**About this task**
Return, without pictures, the lines from the start of the data through the one that contains "Chocolate Coffee Toffee".

**Supplied records**

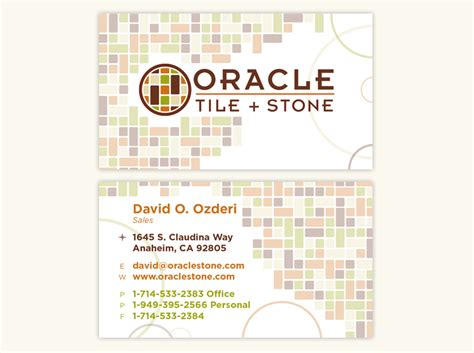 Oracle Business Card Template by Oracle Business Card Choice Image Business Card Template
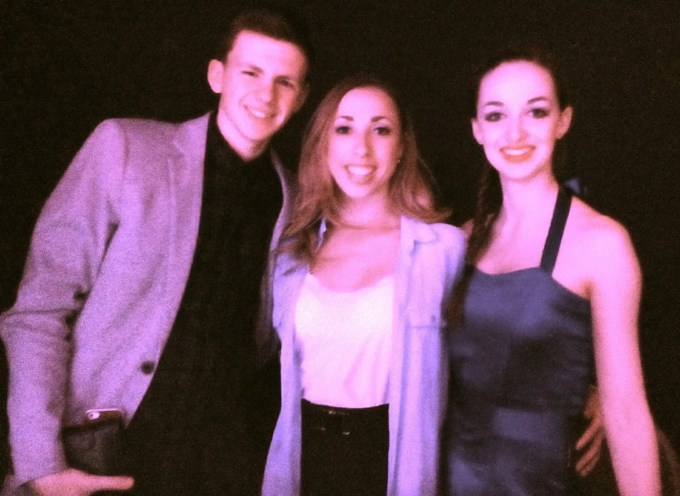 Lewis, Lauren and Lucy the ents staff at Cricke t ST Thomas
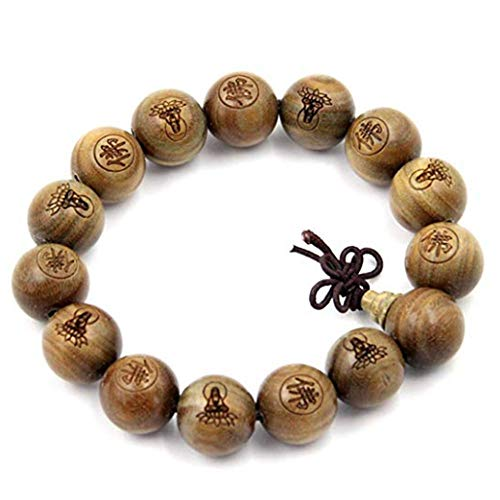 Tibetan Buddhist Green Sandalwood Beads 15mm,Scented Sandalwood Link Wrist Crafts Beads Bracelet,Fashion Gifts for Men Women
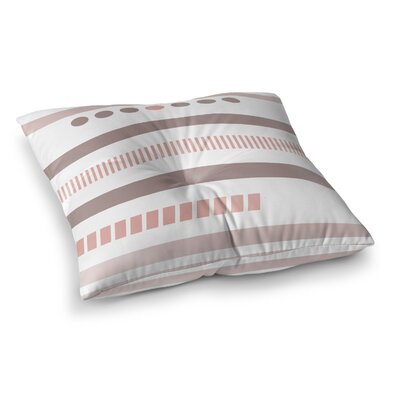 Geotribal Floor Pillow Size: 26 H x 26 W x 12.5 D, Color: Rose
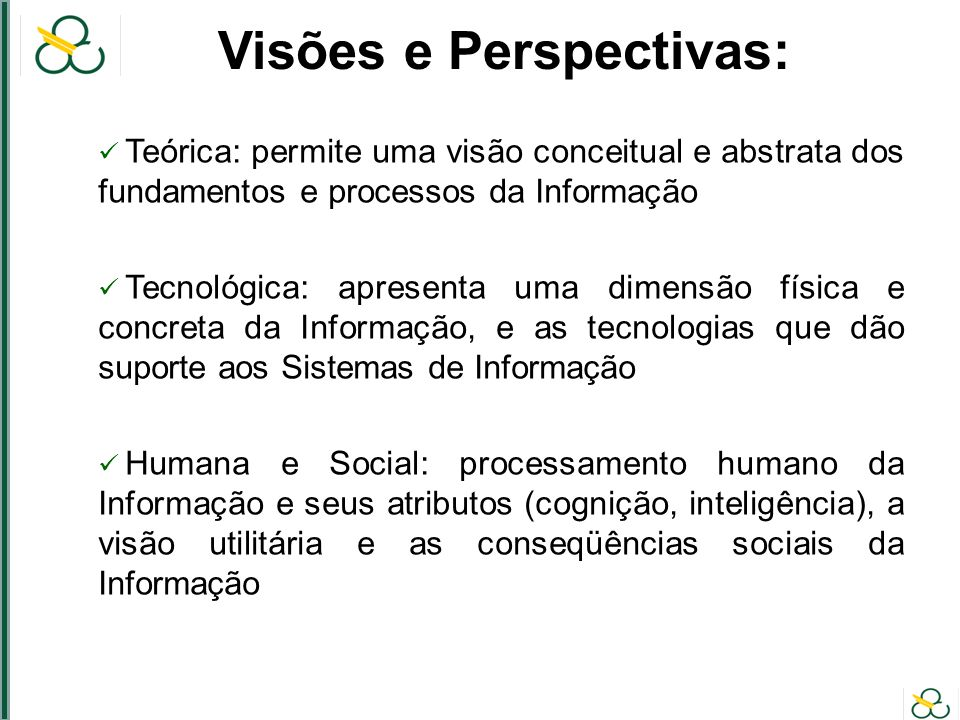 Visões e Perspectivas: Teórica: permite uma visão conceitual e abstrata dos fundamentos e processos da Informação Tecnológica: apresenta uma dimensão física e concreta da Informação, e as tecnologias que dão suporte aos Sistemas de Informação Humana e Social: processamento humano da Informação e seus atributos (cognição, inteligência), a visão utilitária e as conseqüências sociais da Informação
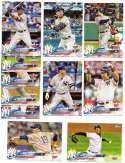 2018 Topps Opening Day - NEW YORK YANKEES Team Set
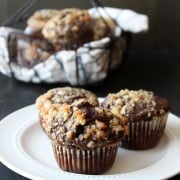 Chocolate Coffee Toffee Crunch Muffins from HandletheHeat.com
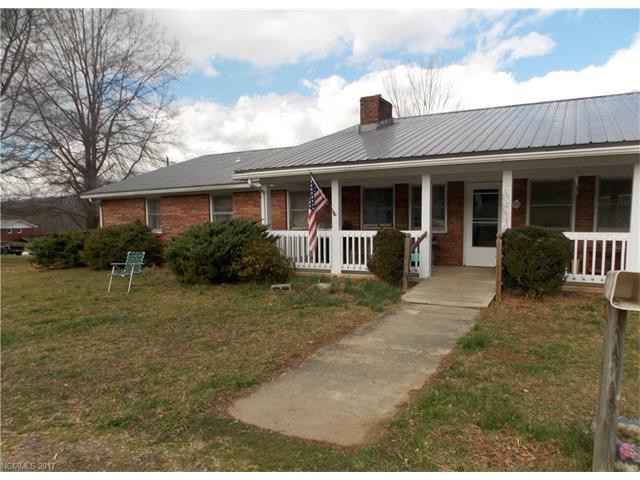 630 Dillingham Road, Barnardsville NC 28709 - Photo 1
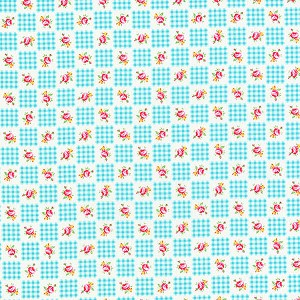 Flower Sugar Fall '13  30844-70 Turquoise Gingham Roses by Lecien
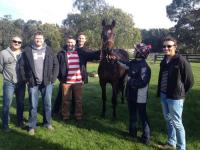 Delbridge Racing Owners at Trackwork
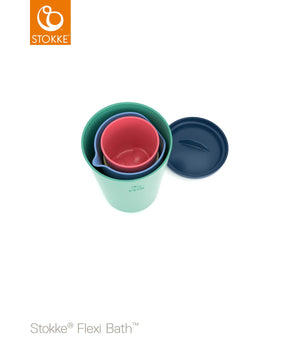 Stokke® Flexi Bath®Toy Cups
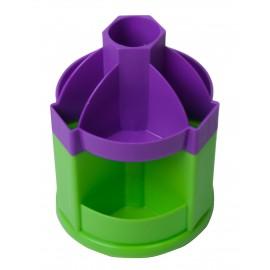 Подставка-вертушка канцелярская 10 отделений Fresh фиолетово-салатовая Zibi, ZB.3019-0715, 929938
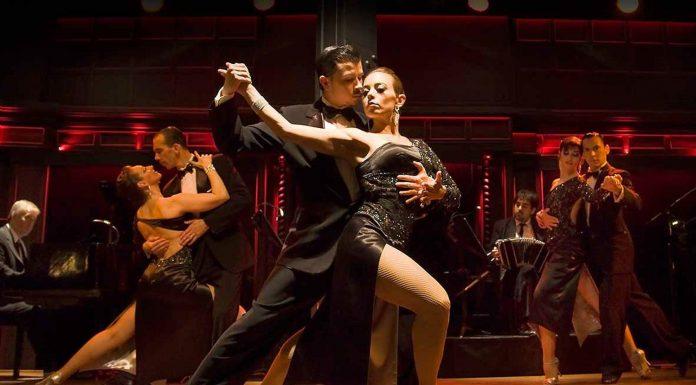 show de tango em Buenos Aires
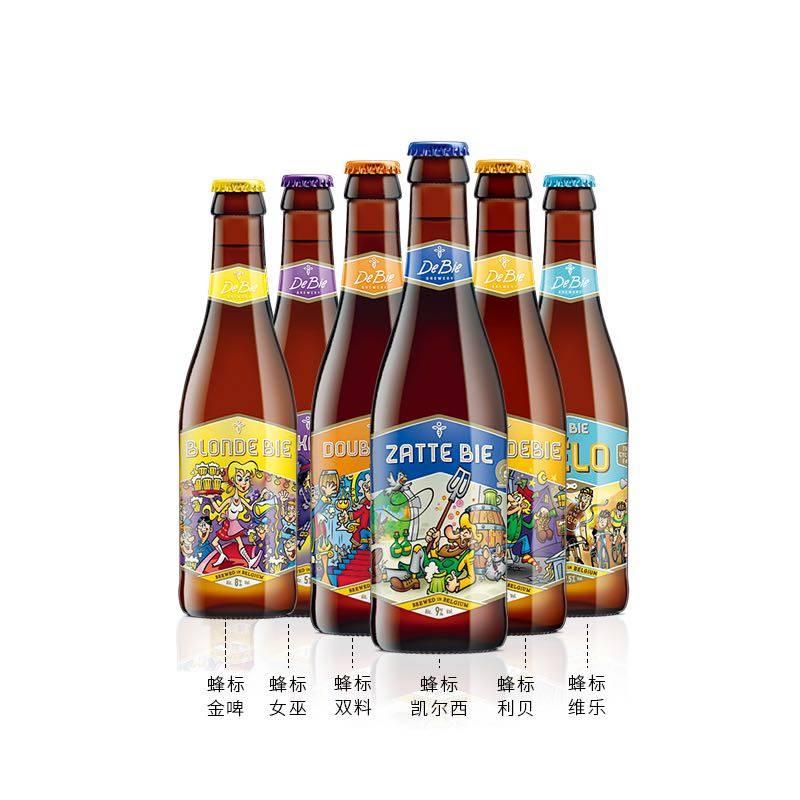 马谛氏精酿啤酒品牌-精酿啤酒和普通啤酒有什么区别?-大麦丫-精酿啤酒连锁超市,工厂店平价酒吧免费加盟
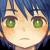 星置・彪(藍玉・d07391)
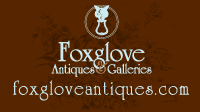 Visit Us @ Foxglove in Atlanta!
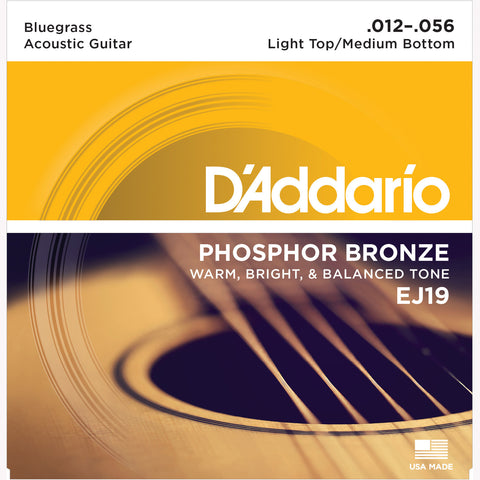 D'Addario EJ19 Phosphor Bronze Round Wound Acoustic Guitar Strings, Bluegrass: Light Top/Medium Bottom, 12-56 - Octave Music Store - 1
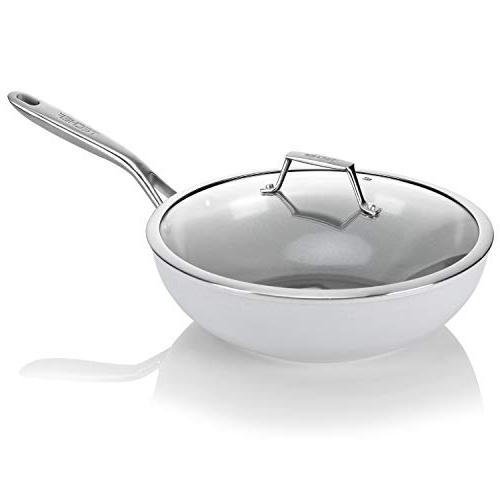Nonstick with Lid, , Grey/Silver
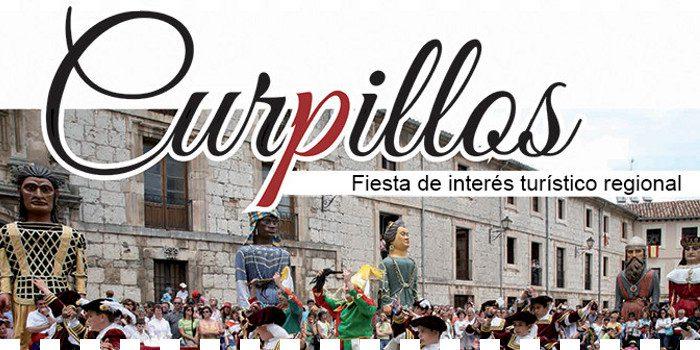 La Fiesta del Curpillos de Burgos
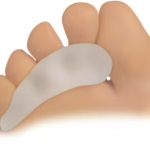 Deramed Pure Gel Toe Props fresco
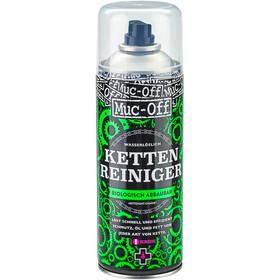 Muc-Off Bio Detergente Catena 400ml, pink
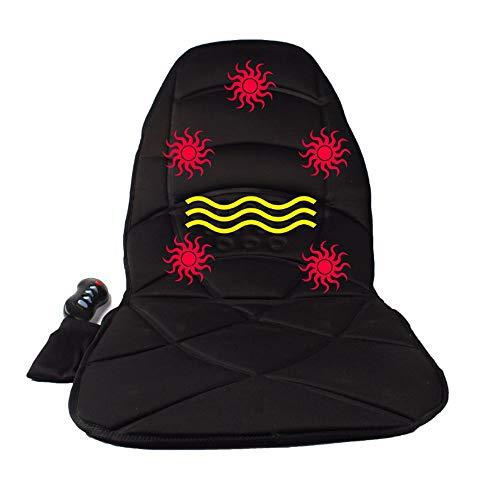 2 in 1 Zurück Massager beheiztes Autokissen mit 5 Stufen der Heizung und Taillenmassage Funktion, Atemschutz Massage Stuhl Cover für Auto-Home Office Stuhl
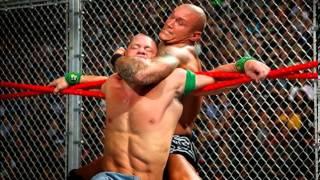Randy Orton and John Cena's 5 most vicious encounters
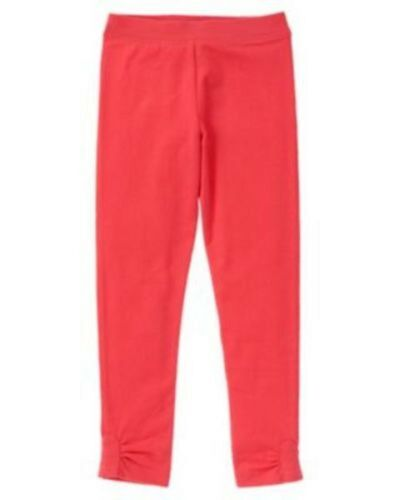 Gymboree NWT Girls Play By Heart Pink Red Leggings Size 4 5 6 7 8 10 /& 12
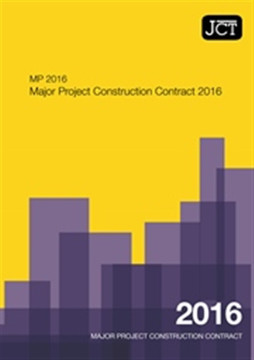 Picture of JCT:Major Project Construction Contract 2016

**Written response**
 Oracle Business Card Template by Oracle Business Card Choice Image Business Card Template
 Lewis, Lauren and Lucy the ents staff at Cricke t ST Thomas
 Tibetan Buddhist Green Sandalwood Beads 15mm,Scented Sandalwood Link Wrist Crafts Beads Bracelet,Fashion Gifts for Men Women
 Geotribal Floor Pillow Size: 26 H x 26 W x 12.5 D, Color: Rose
 Visões e Perspectivas: Teórica: permite uma visão conceitual e abstrata dos fundamentos e processos da Informação Tecnológica: apresenta uma dimensão física e concreta da Informação, e as tecnologias que dão suporte aos Sistemas de Informação Humana e Social: processamento humano da Informação e seus atributos (cognição, inteligência), a visão utilitária e as conseqüências sociais da Informação
 2018 Topps Opening Day - NEW YORK YANKEES Team Set
 Chocolate Coffee Toffee Crunch Muffins from HandletheHeat.com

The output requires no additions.